Why I want to read it: Maybe I shouldn’t be including this as a Friday Find, because I’ve seen it around quite a bit lately. Anyway, I’d like to read it, not just because it won the Nobel Prize, but because I am generally really interested in the whole concept, and it’s probably the kind of novel I don’t really read much of, so it will be good to read something different.
Random by Tom Leveen
Who’s the real victim here? This tense and gripping exploration of cyberbullying and teen suicide is perfect for fans of Before I Fall and Thirteen Reasons Why.
Late at night Tori receives a random phone call. It’s a wrong number. But the caller seems to want to talk, so she stays on the line.
He asks for a single thing—one reason not to kill himself.
The request plunges her into confusion. Because if this random caller actually does what he plans, he’ll be the second person connected to Tori to take his own life. And the first just might land her in jail. After her Facebook page became Exhibit A in a tragic national news story about cyberbullying, Tori can’t help but suspect the caller is a fraud. But what if he’s not? Her words alone may hold the power of life or death.
With the clock ticking, Tori has little time to save a stranger—and maybe redeem herself—leading to a startling conclusion that changes everything…
Why I want to read it: Maybe I’m a bit strange, but I’m really interested in the cyberbullying genre, or anything related to technology/the Internet (well it makes sense if you were to read my thesis). Whatever the case, I am quite intrigued by this.
After the Snow by S.D Crockett
Fifteen-year-old Willo was out hunting when the trucks came and took his family away. Left alone in the snow, Willo becomes determined to find and rescue his family, and he knows just who to talk with to learn where they are.

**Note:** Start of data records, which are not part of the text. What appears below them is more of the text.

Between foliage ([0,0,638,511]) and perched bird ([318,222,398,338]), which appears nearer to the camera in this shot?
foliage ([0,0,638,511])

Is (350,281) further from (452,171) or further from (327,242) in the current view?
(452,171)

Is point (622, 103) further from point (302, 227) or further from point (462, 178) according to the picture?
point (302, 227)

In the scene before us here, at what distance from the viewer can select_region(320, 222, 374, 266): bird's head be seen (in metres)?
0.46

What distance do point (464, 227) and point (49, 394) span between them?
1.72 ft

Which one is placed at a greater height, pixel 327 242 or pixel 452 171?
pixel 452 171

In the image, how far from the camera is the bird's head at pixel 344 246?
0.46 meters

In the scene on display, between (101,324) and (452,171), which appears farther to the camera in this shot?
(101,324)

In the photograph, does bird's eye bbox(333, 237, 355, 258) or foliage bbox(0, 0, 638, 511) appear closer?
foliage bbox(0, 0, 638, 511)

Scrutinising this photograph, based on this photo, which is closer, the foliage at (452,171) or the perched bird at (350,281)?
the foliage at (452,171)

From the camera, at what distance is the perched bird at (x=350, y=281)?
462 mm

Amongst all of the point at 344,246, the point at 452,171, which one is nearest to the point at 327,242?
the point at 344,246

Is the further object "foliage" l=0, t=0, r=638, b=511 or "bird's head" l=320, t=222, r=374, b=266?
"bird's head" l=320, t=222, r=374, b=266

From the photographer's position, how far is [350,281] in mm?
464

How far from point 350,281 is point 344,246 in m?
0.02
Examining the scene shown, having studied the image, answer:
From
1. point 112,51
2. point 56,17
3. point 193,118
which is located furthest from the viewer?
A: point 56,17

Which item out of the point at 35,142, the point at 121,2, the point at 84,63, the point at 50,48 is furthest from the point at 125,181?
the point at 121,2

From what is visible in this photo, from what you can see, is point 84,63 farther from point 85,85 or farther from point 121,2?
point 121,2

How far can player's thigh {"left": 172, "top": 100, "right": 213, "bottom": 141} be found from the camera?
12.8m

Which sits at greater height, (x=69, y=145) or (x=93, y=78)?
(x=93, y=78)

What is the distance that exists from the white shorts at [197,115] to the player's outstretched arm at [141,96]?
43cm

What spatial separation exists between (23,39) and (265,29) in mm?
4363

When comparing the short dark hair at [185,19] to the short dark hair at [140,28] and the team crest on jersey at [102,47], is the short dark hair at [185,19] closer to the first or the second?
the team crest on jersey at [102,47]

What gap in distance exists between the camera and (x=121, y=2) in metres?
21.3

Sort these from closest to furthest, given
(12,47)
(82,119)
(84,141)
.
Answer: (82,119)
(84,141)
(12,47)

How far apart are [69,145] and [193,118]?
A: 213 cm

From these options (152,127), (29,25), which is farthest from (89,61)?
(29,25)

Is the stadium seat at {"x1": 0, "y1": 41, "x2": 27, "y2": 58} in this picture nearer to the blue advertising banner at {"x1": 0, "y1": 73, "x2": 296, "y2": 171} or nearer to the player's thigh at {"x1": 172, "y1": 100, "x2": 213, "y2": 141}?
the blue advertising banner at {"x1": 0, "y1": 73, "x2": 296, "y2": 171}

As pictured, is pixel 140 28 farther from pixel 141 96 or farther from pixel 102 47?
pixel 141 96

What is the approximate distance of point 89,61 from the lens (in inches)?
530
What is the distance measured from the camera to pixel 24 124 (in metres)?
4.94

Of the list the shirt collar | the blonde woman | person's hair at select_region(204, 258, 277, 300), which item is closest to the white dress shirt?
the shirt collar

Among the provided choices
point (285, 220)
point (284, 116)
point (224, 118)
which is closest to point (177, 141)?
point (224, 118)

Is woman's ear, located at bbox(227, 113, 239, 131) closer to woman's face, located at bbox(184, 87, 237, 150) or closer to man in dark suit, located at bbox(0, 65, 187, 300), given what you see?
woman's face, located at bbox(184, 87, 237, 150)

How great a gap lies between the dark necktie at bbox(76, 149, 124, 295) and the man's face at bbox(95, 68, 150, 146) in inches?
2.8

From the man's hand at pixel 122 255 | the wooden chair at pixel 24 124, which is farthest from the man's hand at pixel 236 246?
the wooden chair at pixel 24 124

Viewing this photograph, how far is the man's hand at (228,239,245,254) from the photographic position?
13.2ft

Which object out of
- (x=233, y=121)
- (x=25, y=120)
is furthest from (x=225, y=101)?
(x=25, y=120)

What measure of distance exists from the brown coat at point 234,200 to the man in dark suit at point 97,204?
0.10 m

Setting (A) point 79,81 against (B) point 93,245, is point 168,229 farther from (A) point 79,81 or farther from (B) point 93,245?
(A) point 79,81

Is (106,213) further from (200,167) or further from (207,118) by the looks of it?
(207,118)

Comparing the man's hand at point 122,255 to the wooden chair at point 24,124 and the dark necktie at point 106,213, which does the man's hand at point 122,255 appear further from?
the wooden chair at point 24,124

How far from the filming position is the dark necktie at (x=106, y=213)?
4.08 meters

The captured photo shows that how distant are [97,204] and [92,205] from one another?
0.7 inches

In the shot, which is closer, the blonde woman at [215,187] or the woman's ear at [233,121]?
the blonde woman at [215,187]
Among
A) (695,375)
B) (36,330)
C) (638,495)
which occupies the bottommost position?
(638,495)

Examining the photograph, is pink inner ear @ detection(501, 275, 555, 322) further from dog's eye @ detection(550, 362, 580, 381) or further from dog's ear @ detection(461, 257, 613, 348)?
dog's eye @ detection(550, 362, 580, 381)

He plans to head across the mountains and make Farmer Geraint tell him where his family has gone.
But on the way across the mountain, he finds Mary, a refugee from the city, whose father is lost and who is starving to death. The smart thing to do would be to leave her alone — he doesn’t have enough supplies for two or the time to take care of a girl — but Willo just can’t do it. However, with the world trapped in an ice age, the odds of them surviving on their own are not good. And even if he does manage to keep Mary safe, what about finding his family?
Why I want to read it: Well, I just love a good survival tale. Really, if this is well-written, I think it has the potential for being quite a good read. I hope.
How It Ends by Laura Wiess
Seventeen-year-old Hanna has been in love with Seth for as long as she can remember, but now that she and Seth are in an actual relationship, love isn’t all it’s cracked up to be. Seth is controlling and all they seem to do anymore is fight. If that’s what love is, Hanna doesn’t want any part of it. Besides, she has something else on her mind: graduation. But she’s been ignoring the school’s community service requirement, and now she needs to rack up some hours in a hurry.
Hanna volunteers as a caretaker for her neighbor Mrs. Schoenmaker—an elderly woman with advanced Parkinson’s whose husband can’t always be there to watch over her. While caring for Mrs. S., Hanna becomes mesmerized by an audiobook that the older woman is listening to, a love story of passion, sacrifice, and complete devotion. She’s fascinated by the idea that love like that really exists, and slowly, the story begins to change her. But what Hanna doesn’t know is that the story she’s listening to is not fiction—and that Mrs. Schoenmaker and her husband’s devotion to each other is about to reach its shattering, irrevocable conclusion….
Why I want to read it: I don’t really know why, but I feel like I’d learn something from this novel. I know what it’s like for things to end, so I guess on that level I’d relate to this novel. But also I’m hoping to reach some kind of revelation about love myself by reading this. Might sound stupid, and I probably won’t, but still. I’d love to give this one a crack.
So there you have it. I’ll be posting Friday Finds weekly, though they might not always be this many books. Have to stop myself from adding 500 books to my reading list or something.